5 En avril 1939, sur l’ordre de Chen Hong-lié, gouverneur du Kuomintang pour le Chantong, les bandes de Tsin Ki-jong attaquèrent par surprise, à Pochan, le 3e détachement de partisans de la Colonne du Chantong de la VIIIe Armée de Route, massacrant plus de 400 personnes, dont des cadres ayant rang de commandant de régiment.
6 En septembre 1939, Tcheng Jou-houai, un réactionnaire du Kuomintang dans le Houpei oriental, concentra ses bandes et attaqua les services de l’arrière de la Nouvelle IVe Armée, massacrant cinq à six cents communistes.
7 Les agents secrets et les espions du Kuomintang exerçaient leurs activités contre-révolutionnaires dans la région frontière du Chensi-Kansou-Ninghsia en établissant dans les villes de cette région leurs points d’appui qu’ils reliaient entre eux selon des lignes déterminées. Ils appelaient cela l’ »établissement de points et de lignes d’appui ».
8 Au cours de l’hiver 1939 et du printemps 1940, les troupes du Kuomintang s’emparèrent de cinq chefs-lieux de district : Tchouenhoua, Siunyi, Tchengning, Ninghsien et Tchenyuan, appartenant à la région frontière du Chensi-Kansou-Ninghsia.

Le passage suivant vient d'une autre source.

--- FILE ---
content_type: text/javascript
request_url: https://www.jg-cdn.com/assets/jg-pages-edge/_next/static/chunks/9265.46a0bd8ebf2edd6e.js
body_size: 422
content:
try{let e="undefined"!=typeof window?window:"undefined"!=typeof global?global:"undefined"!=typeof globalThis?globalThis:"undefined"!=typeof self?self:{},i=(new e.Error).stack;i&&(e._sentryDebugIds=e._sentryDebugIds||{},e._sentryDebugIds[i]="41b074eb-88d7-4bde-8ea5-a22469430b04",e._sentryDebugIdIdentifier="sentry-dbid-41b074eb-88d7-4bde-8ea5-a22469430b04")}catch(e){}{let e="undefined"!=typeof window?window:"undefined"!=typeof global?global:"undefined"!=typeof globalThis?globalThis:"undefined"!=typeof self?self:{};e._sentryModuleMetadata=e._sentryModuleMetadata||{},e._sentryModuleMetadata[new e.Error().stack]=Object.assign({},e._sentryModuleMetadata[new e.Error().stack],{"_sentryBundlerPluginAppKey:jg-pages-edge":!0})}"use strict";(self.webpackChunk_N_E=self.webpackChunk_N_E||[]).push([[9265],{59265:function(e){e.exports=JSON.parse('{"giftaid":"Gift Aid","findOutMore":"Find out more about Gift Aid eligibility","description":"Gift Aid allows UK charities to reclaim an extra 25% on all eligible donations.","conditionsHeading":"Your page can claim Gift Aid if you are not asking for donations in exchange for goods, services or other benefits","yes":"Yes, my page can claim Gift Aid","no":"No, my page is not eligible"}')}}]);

9 Pendant la Guerre de Résistance, les réactionnaires du Kuomintang, à l’instar des fascistes allemands et italiens, créèrent de nombreux camps de concentration s’échelonnant de Lantcheou et Sian, dans la Chine du Nord-Ouest, à Kantcheou et Changjao, dans le Sud-Est, et y enfermèrent un grand nombre de communistes, de patriotes et de jeunes progressistes.
10 Après la chute de Wouhan, en octobre 1938, les activités anticommunistes du Kuomintang s’intensifièrent graduellement. En février 1939, Tchiang Kaï-chek fit diffuser secrètement les «Mesures pour la solution du problème du Parti communiste », les «Mesures pour la prévention des activités communistes dans les régions occupées » et d’autres documents réactionnaires. Dans les régions soumises à l’autorité du Kuomintang, ainsi que dans divers endroits de la Chine centrale et septentrionale l’oppression politique et les attaques militaires contre le Parti communiste gagnaient chaque jour en intensité.
Cette campagne atteignit son point culminant au cours de la période allant de décembre 1939 à mars 1940 et fut désignée sous le nom de «première campagne anticommuniste ».
11 Par la suite, la VIIIe Armée de Route et la Nouvelle IVe Armée tinrent tête à des troupes japonaises encore plus nombreuses. En 1943, elles combattaient déjà 64 pour cent des troupes d’agression japonaises en Chine et 95 pour cent de l’armée fantoche.
12 A l’époque, dans les forces armées et les organes du pouvoir antijaponais, dirigés par le Parti communiste, on touchait en moyenne 5 yuans par personne et par mois pour la nourriture et autres dépenses.